Warmed up HP Sauce
Here we go again with a straightforward Harry's Place warmover from Nick who covers the striking Iranian bus workers. I've no doubt that their cause is a very worthy one, but one suspects that it isn't the intrinsic merits of the case that secure the Decents' attention. If a strike with similar features was taking place in Manchester, Manaus or Mobile, Al. it wouldn't get covered with HP Sauce and then appear in the Observer on Sunday. In this respect there's a parallel with Darfur. Don't get me wrong, terrible things are happening there which ought to command our attention. But the adoption of Darfur as a "cause" by the Decents is at least partly down to its function as not-Israel, as in "You people go on about human rights abuses in Israel, but why don't you talk about Darfur where Muslims are doing far worse things? Eh? Eh?" If it was the objective badness that was driving things we'd expect the Decents to talk about DR Congo, but since that does nothing to illustrate the general tenets of Decency, they aren't interested. As with Darfur, so it is with the Iranian bus workers too. (Oh, and it enables Nick to mention those cartoons too.) Among those that Nick cites as being in support of Iranian trade unions is "George W Bush's State Department". Nick may want to check on this but I'm pretty sure that Bush hasn't been a consistent supporter of workers' rights to unionize.
I'm curious about Nick's little dig at Chris Huhne. First of all, I'm not sure I understand why someone who wanted a big car in the late 1980s is a hypocrite for having acquired doubts about them by 2006. It isn't as if Nick hasn't changed his mind about things over the same period, and even over much much shorter ones. There's also the strange mention of Ian Jack as a figure of exemplary moral judgement. That I can't understand either. Clearly there's some personal history involving the three, but unless you know the back story it is impossible to work out what Nick is going on about or why.
I'm curious about Nick's little dig at Chris Huhne. First of all, I'm not sure I understand why someone who wanted a big car in the late 1980s is a hypocrite for having acquired doubts about them by 2006. It isn't as if Nick hasn't changed his mind about things over the same period, and even over much much shorter ones. There's also the strange mention of Ian Jack as a figure of exemplary moral judgement. That I can't understand either. Clearly there's some personal history involving the three, but unless you know the back story it is impossible to work out what Nick is going on about or why.
17 Comments:
Agreed, all you can hear is the sound of a large axe grinding.
Oh, lordy..
"It cannot be said often enough that this is not a clash of civilisations but a civil war within the Islamic world between theocratic reaction and the beleaguered forces of liberty and modernity."
So the actual civil war going on a few huindred miles west on good old fashioned "kill the heretics" and "put my gang in power" grounds is just the aftermath of a successful election. Remember whern the liberal left were supposed to have "nothing to say" about that?

◆ DATASET

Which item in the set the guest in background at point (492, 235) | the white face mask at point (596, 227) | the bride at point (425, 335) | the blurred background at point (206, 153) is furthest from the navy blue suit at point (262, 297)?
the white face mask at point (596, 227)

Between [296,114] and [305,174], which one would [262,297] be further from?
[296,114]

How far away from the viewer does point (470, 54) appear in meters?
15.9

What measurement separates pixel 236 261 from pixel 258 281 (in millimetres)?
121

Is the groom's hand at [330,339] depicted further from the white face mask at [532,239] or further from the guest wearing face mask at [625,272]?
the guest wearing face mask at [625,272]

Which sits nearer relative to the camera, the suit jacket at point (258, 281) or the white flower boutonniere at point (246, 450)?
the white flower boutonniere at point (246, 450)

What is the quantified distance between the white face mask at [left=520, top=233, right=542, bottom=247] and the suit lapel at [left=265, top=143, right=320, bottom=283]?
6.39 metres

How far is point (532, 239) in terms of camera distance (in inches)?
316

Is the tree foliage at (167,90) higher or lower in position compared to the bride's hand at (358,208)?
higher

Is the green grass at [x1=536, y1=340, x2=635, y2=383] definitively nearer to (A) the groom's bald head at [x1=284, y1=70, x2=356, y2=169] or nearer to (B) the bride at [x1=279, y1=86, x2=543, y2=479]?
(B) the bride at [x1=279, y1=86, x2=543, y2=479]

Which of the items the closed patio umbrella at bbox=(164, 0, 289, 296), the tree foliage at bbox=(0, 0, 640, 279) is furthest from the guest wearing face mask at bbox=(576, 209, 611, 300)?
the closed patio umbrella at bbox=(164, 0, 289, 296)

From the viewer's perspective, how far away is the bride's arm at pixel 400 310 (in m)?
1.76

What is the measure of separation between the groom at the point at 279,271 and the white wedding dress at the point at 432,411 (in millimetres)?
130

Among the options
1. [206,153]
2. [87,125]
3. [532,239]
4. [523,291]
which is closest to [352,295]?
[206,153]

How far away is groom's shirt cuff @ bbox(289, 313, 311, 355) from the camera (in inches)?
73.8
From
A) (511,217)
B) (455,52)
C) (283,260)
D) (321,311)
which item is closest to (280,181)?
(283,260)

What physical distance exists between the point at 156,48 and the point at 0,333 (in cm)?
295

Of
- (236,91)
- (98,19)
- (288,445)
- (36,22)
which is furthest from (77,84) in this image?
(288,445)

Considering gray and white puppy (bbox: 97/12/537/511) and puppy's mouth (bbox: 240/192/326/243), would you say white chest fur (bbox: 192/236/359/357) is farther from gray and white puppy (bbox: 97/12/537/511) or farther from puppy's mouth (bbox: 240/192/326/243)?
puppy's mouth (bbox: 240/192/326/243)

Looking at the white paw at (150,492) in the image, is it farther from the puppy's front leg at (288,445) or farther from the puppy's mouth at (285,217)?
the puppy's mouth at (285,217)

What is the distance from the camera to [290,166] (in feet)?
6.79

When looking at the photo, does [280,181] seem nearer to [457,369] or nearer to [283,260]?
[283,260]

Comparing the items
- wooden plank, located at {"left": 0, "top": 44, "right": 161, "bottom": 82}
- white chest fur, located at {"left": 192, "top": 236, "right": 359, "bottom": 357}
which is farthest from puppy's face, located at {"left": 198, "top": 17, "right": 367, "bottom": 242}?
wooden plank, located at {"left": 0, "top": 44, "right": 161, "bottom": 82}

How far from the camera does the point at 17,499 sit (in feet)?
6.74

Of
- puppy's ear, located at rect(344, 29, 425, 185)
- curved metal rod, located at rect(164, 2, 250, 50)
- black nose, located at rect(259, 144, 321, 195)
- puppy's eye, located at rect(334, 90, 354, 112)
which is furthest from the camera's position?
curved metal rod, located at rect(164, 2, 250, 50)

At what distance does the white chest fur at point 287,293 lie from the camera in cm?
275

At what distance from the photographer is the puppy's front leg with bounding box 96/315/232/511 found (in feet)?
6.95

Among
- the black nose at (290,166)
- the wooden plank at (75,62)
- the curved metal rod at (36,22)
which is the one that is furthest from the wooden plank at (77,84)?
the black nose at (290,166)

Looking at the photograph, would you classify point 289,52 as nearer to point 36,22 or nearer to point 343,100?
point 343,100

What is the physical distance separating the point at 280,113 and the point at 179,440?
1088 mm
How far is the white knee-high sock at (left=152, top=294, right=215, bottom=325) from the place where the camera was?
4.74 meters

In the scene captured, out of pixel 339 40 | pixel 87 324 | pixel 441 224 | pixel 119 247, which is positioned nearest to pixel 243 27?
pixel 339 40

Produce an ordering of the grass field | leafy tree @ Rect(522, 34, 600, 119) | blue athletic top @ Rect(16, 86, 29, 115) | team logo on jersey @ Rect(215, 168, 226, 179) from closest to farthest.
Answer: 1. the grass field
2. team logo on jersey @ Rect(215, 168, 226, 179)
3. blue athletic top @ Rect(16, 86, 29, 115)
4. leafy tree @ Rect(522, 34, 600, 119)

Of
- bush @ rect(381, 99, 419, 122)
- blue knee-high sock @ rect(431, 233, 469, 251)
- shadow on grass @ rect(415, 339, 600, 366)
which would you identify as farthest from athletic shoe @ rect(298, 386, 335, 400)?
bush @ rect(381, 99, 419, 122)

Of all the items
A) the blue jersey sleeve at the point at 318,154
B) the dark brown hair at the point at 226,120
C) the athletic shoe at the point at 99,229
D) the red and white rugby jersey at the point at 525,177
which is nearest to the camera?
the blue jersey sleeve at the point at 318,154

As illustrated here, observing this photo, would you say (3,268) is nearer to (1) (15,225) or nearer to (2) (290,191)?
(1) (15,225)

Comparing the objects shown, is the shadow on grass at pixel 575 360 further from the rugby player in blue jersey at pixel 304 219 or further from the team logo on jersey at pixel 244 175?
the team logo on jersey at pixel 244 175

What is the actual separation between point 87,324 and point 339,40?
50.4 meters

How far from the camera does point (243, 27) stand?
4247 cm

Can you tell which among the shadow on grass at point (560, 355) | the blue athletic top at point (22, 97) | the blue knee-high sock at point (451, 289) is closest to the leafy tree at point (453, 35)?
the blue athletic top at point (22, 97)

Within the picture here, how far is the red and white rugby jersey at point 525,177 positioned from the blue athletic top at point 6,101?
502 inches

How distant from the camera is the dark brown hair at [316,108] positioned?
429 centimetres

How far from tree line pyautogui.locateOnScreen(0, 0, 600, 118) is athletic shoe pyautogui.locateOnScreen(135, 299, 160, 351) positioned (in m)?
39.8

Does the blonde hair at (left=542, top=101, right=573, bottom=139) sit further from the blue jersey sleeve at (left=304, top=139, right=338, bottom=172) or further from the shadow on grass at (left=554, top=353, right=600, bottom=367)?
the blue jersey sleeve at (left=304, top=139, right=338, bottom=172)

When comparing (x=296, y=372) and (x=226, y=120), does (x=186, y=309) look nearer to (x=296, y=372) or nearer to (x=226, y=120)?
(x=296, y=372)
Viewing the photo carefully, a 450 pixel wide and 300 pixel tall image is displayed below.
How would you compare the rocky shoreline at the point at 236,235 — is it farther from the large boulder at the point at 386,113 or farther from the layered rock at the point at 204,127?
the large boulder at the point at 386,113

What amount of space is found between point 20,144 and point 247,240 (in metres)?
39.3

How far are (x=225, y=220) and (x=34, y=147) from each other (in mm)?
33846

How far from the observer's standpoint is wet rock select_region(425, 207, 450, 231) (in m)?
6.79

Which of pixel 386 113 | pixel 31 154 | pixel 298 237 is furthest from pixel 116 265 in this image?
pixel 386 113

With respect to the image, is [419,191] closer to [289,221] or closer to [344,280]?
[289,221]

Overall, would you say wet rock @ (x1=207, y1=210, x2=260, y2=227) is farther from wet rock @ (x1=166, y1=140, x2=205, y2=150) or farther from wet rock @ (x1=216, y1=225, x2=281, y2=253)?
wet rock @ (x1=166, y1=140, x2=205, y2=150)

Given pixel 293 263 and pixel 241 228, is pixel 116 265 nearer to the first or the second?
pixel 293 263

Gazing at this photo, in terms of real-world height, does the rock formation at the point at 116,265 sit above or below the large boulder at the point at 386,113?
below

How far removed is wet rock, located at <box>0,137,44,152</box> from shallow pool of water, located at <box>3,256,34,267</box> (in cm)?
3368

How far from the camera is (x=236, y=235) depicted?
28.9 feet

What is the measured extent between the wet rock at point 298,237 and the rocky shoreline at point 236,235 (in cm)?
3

◆ WRITTEN INSTRUCTION 1
In the blog post on Iranian bus workers, what body does Nick cite as supporting Iranian trade unions?
◆ WRITTEN INSTRUCTION 2
Pull out every line of the listing that contains the word "feet".
The listing is unrelated to the blog post above it.

◆ CORRECT OUTPUT 1
George W Bush's State Department.

◆ CORRECT OUTPUT 2
What is the distance from the camera to [290,166] (in feet)?
How far from the camera does the point at 17,499 sit (in feet)?
At what distance from the photographer is the puppy's front leg with bounding box 96/315/232/511 found (in feet)?
28.9 feet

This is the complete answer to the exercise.